Report: World Bank staff biased perception of Nairobi’s poor

Kibera residents walk along the train tracks that pass through the slum. Development professionals may assume that poor individuals may be less knowledgeable than they in fact are. FILE PHOTO | BILLY MUTAI |

What you need to know:

  • Development professionals may assume that poor individuals may be less knowledgeable than they in fact are.
  • The consequences of bias are profound. The poorest in the world may be doubly burdened.

When a report by the world’s most influential development agency provides evidence that many of its staff are “biased” in their perceptions of the poor and their needs, one might expect eyebrows to be raised.

When the president of that institution — the World Bank, no less — acknowledges the flaw and goes on to call for “measures to mitigate these biases, such as more rigorously diagnosing the mindsets of the people we are trying to help”, jaws should be dropping.

Not since the eminent economist Peter Bauer delivered his critique of foreign aid 50 years ago, famously arguing that the process amounted to a transfer of funds from tax payers in well-off countries to enrich an elite in poor countries, has the concept of foreign aid come under such scrutiny — and from such an authoritative source.

Yet the comments and conclusions not only raise questions about the Bank’s past performance, and the extent to which its projects have been flawed as a result of this bias.

Nor is the 240-page World Development Report; Mind, Society, and Behaviour, a theoretical treatise.

It gives insights into how people make decisions which can have a wide-ranging impact at all levels, whether helping households to save more, or reducing the prevalence of disease.

RANDOM SURVEY

One example of bias is particularly striking. The editorial team responsible for the report conducted a random survey to examine “judgement and decision making” among the Bank’s staff.
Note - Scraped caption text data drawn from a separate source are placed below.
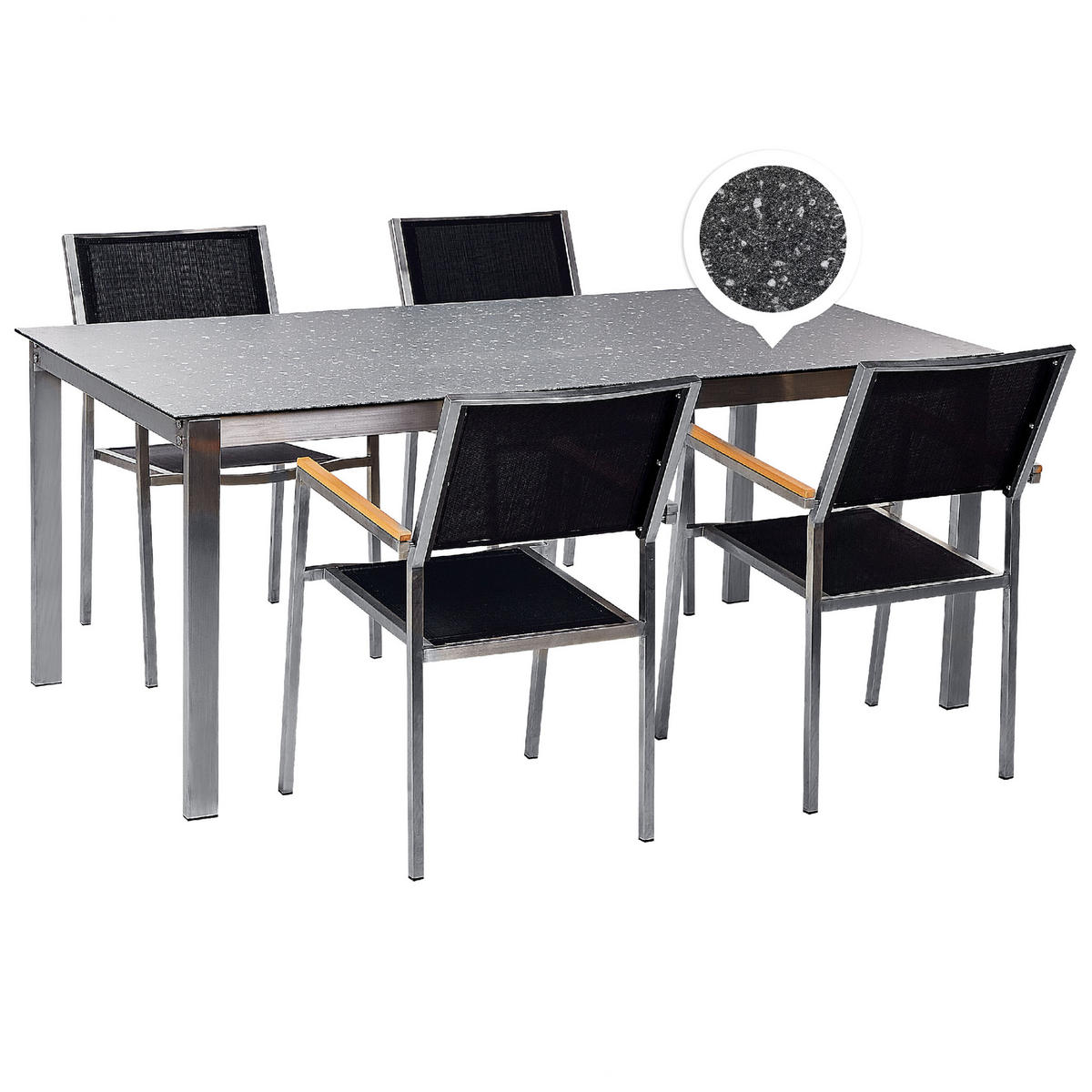 GARTENMÖBEL SET 4-Sitzer Keramik-Glas Granit Optik Textil schwarz Cosoleto/Grosseto - Silberfarben/Schwarz, Glas - Beliani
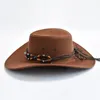 Chapeaux de cowboy occidentaux à grand bord vintage pour les hommes femmes artificielles en daim gentleman cowgirl jazz chapeau sombrero hombre cap 240518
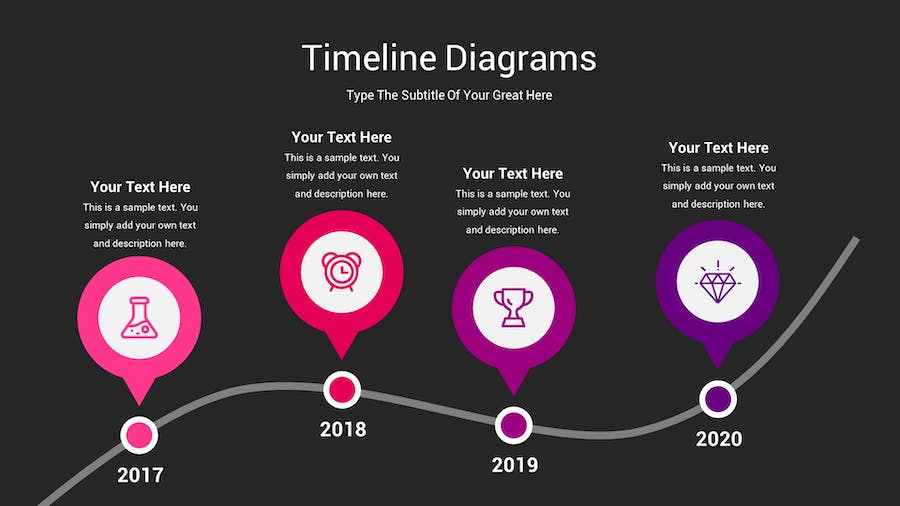 时间轴图表深色主题Keynote模板 - PPT派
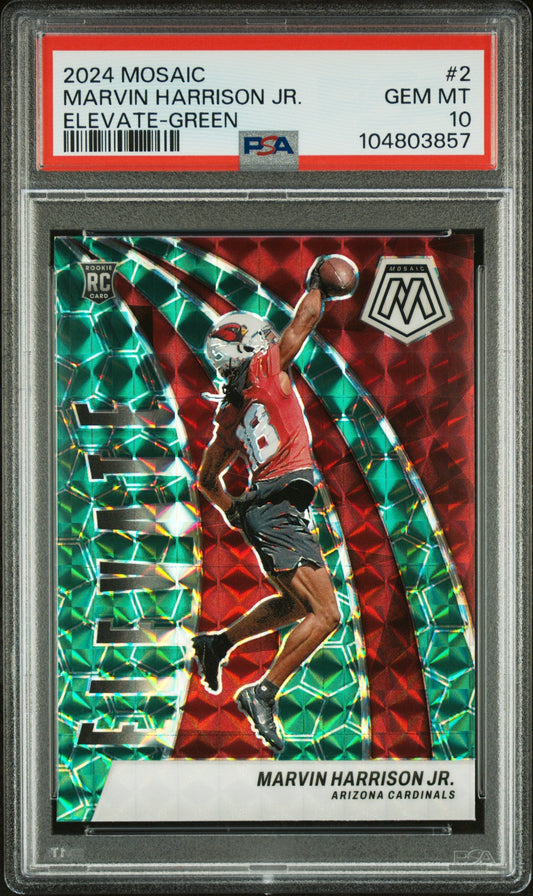Graded 2024 Panini Mosaic Marvin Harrison Jr #2 Elevate Green Rookie RC Football Card PSA 10 Gem Mint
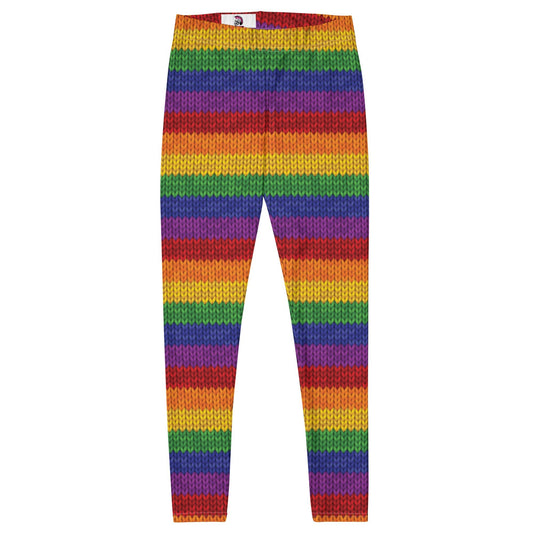 Faux Knitted Rainbow Leggings - Graphic Punks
Nearly 5,000 were invited to take part in the exercise, and was representative of Washington-based staff, and those who worked for the Bank abroad.

Of the 5,000, 1,850 took part — 900 from headquarters, 950 from country offices — yielding a response rate well above the 1,079 needed to make it representative.

Bank participants were asked to estimate how many of Nairobi’s poorest residents would agree with the statement that vaccinations caused sterilisation.

The same statement was put to the residents themselves. The result was remarkable. Forty-two per cent of the Bank staff estimated that the poor would agree with the statement. But when the statement was put to the residents, only 12 per cent agreed.

A similar gap between the Bank’s assumptions and actual responses were found in Jakarta, Indonesia and Lima, Peru.

In this case, Bank staff predicted that many more poor residents would express feelings of helplessness and lack of control over their future than actually did.

SHAPE POLICY CHOICES

The report notes that development professionals may assume that poor individuals may be less knowledgeable than they in fact are.

Yet beliefs like these shape policy choices. And development professionals, the report makes clear, “are not always good at predicting how poverty shapes mindsets”.

The consequences of bias are profound. The poorest in the world may be doubly burdened.

Not only do they fight a daily battle against poverty. They have to cope with those policies of well-meaning aid donors that owe more to the bias of those who frame them, than to the knowledge of those who are supposed to benefit from them.